Sin embargo, más allá de las cuestiones electorales o de política interna, hay que entender que estamos en un momento enormemente álgido en la rivalidad estructural que existe entre las dos superpotencias. Ya desde mucho antes de la crisis actual—y mucho antes de la presidencia de Trump—esta rivalidad se ha venido manifestando en muy distintos ámbitos. Estos incluyen áreas como (a) una feroz ciberguerra, (b) una guerra informativa, (c) una carrera tecnológica, (d) una carrera armamentista, (e) roces, choques y desafíos mutuos en zonas disputadas en los mares colindantes con China, (f) la competencia y conflicto por espacios de influencia política y económica en distintas zonas del globo (como por ejemplo, con la Iniciativa Cinturón y Ruta, un mega proyecto chino de infraestructura para conectar a más de 60 países en el mundo). Estos elementos de choque se acentuaron con la administración Trump, añadiéndose ahora otros como la guerra comercial y la cruzada contra Huawei y la 5G.

Entonces, llega el Covid, y su arribo amenaza al poder de ambas potencias pues las está debilitando seriamente. Y lo que parece es que esta debilidad ha producido la idea mutua de que, en medio del ambiente actual, su gran rival podría estar distraído con sus crisis internas y que, por tanto, se abre un área de oportunidad para ganar espacios. Pero esa percepción en realidad tiende a incentivar el conflicto, pues las dos potencias se están enviando mensajes para contrarrestar esa posible imagen de debilidad: mensajes de fuerza, a fin de demostrar que no están bajando la guardia.

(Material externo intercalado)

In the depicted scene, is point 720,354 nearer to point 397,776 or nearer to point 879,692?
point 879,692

El problema mayor es que esta combinación de asuntos de política interna y electoral, con la rivalidad geopolítica, la crisis sanitaria, económica y social, está propiciando un entorno sumamente delicado que se viene a añadir a la dinámica conflictiva que había sido activada desde años atrás entre ambas superpotencias. Un informe interno en China advierte que Beijing enfrenta una creciente ola de hostilidad a raíz del brote de coronavirus, “lo que podría llevar a sus relaciones con los Estados Unidos a una confrontación”. Esto no significa que estemos necesariamente ante escenarios de guerra. Pero lo que sí significa es que si en China esto no está siendo descartado, la comunidad internacional interesada en la estabilidad global—incluidos actores del sector privado que terminan muy afectados por la confrontación entre dos enormes socios comerciales, o bien, en otros ámbitos como los organismos internacionales o los gobiernos de países como el nuestro—tendríamos que tomarnos con absoluta seriedad el ascenso de la espiral conflictiva señalada y entender que es indispensable contribuir a detenerla. No está fácil, pero tal vez podríamos empezar por confiar en la ciencia y ayudar a deconstruir las teorías conspirativas.